ARTICLE
BUT WAIT, there’s more…

When you buy something online you get an additional dopamine hit when it arrives and when you unbox it which effectively makes the online shopping experience even more pleasurable, so you can now understand why online shopping has quickly become more addictive. 

And don't think for a second that these big corporations don't know this already. They do, and they have been using it to their advantage by figuring out exactly how to market and sell to you so that it's almost impossible for you to resist. It’s not personal, its business baby $$$$. 

But when the health of our environment is at stake, it kind of feels personal to me… forget being manipulated into buying low quality goods that are falsely marketed, the repercussions of fast fashion are so harmful to the environment and yet we have been conditioned into being addicted to paying for this to happen. Pretty messed up if you ask me.

 

What is the value of that item to you, really? 

Buying a cheap item of clothing doesn’t really give you any long term benefits from the purchase. You may have a few short lived dopamine hits and a new outfit for one night but surely investing into good quality items and gradually collecting a wardrobe full of garments that you love and wear continually is a better approach to creating your dream wardrobe.

EXERCISE REQUIREMENTS
According to the piece on online shopping, at what two moments does buying something online give an extra dopamine hit?

EXTRACTED ENTRIES
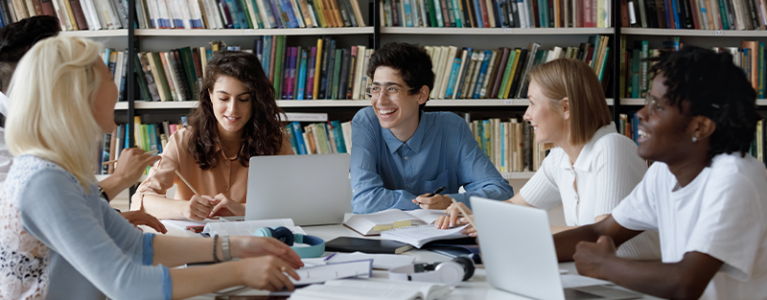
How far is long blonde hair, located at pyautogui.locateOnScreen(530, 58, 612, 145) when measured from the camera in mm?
1638

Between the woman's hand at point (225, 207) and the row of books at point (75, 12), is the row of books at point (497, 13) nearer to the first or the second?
the row of books at point (75, 12)

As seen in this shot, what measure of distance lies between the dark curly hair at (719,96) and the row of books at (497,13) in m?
1.96

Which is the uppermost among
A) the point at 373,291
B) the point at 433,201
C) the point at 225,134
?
the point at 225,134

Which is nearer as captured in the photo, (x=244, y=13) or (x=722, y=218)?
(x=722, y=218)

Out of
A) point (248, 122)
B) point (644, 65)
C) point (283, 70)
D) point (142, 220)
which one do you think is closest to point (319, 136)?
point (283, 70)

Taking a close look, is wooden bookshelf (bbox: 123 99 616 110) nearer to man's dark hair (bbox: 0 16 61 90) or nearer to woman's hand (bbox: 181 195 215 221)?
man's dark hair (bbox: 0 16 61 90)

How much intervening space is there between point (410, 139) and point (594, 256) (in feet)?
4.05

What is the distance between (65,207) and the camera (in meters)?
0.96

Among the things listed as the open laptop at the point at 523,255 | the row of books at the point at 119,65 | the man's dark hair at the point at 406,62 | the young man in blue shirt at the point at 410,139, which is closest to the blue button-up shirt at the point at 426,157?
the young man in blue shirt at the point at 410,139

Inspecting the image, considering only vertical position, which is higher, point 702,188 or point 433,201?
point 702,188

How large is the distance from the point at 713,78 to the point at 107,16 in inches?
107

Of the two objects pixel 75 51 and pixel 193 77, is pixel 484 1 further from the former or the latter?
pixel 75 51

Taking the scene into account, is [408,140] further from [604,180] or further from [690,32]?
[690,32]

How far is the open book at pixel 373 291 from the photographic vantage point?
999 mm
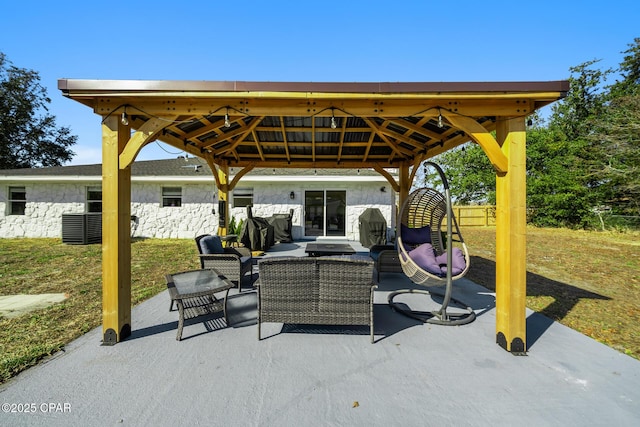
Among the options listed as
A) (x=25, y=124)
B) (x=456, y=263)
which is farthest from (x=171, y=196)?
(x=25, y=124)

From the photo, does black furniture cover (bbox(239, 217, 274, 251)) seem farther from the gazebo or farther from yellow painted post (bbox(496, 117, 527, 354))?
yellow painted post (bbox(496, 117, 527, 354))

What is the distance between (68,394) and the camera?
7.07ft

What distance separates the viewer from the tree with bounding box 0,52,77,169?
70.7 ft

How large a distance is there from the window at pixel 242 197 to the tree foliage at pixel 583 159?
1420cm

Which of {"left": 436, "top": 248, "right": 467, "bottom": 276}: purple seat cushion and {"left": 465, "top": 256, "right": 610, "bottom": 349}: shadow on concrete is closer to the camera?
{"left": 465, "top": 256, "right": 610, "bottom": 349}: shadow on concrete

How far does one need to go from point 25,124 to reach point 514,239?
109 feet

OUTPUT OF THE TASK
When the item arrives and when you unbox it.